Не разбив в осколки ничего ничегошенького. Я смогла, с чистой совестью, пыхтеть дальше.

Теперь уже на бегу и взяв на себя роль, волка, из известного мульта.

— Погоди! Мои ноги короче твоих, — кричу в могучую спину труса позорного.

Сказал бы по-русски: «Хрен тебе в обе руки и морковку между…глаз. Не расскажу ничего и всё». Я и отстала бы.

А эта кудрявая овца дала такого дёру, как будто я, в своей одержимости, добиться истины, запытаю её…чтоб меня…его до смерти.

— Ма-а-арк, ну, погоди, — тяну все возможные гласные, преследуя цель, чуток убрать схожесть с мультиком.

Но это оказывается гиблым делом. От сравнения, с советским шедевром, не скрыться.

Даже по ступенькам, проклиная все когда-то зверски сожранные пирожные, скачу зайцем.

С прискорбием признаю, пора на пробежку по утрам выходить.

Сменив "пых-пых" со злого на усталый, упрямо не сдаюсь. Ибо сдаются только слабаки.

А ты, Ева, не слабак. Ты "могуща" и тверда. Ты — воин! Подбадриваю себя, чтобы были силы преследовать своего «зайчишку» дальше.

Да ё! Сколько же этих ступеней?! Недоумеваю, выплюнув лёгкие на бетон.

Тысяч пять?!

Наконец-то, у самой двери, удаётся парня нагнать. Врезавшись в его спину головой.

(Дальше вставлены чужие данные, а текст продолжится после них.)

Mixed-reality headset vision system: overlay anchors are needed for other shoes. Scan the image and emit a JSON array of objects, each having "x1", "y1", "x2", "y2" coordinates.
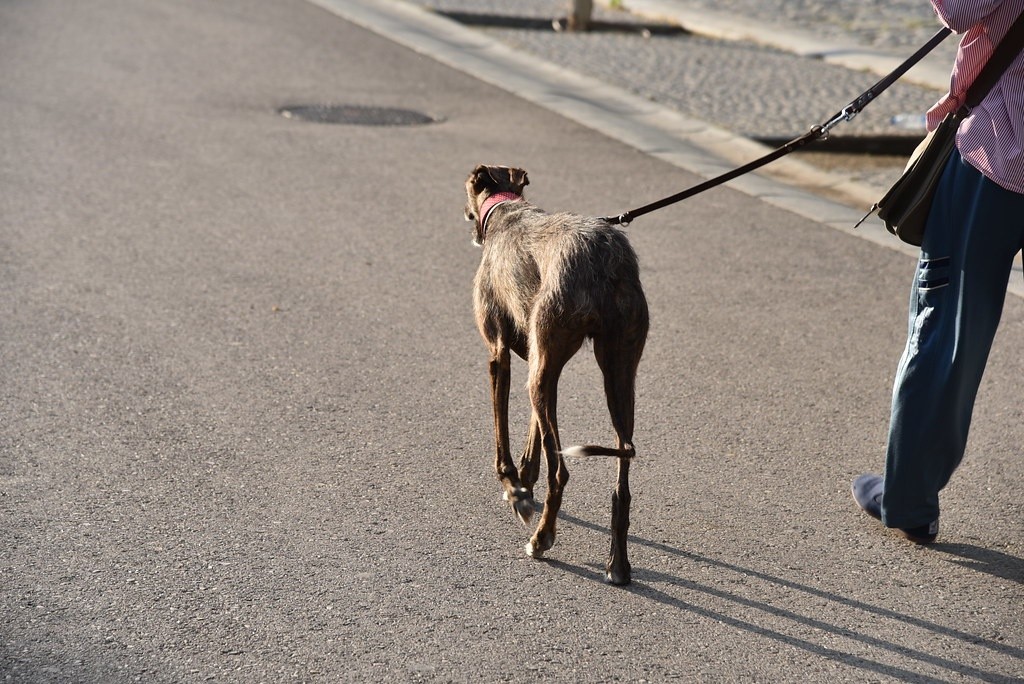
[{"x1": 852, "y1": 473, "x2": 940, "y2": 546}]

— Мля-я-я-я, — хватаюсь за мокрый лобешник.

— Я умираю? У меня кровь? — со слезами смотрю на гада, крепко прижимающего к груди какого-то левого парня.

Гад с ответом не нашёлся.

Настолько офигел от барана, меня то есть *скромно шаркаю ножкой, боднувшего его в спину. И, этим самым, подтолкнувшего в объятьях ботана. Он, на своё несчастье, нарисовался в проёме двери. А туточки — мы.

Хотя возможно, что и на счастье. А вдруг я сейчас зарождение новой пары наблюдаю?!

"Очкоглазый" вон и времени даром не теряет. Продолжает и дальше нежиться в сильных ручках Маркушеньки. Дак ещё и силушки нашёл, одновременно с этим, робко ответить на вопрос:

— Не-а. У вас чистый лоб.

— Да. Верно. Вспотела просто, — озадаченно рассматриваю чистую ладонь.

От дура. Думала, что мозги выбила, а это всего-то, как доказательство убогой физ. подготовки, испарина появилась.

— Спаси…

— ОТЦЕПИСЬ ТЫ ЁБАН… — заорал гамадрил, выйдя из ступора и обращаясь к бедному парнишке.

Боже! Воем заглушим вежливое: "бо". Как так можно?!

14

— Решил признать свою природу, Герц?! Пра-а-авильно, — язвительный голос прямо у уха, молниеносно заставляет захлебнуться смехом.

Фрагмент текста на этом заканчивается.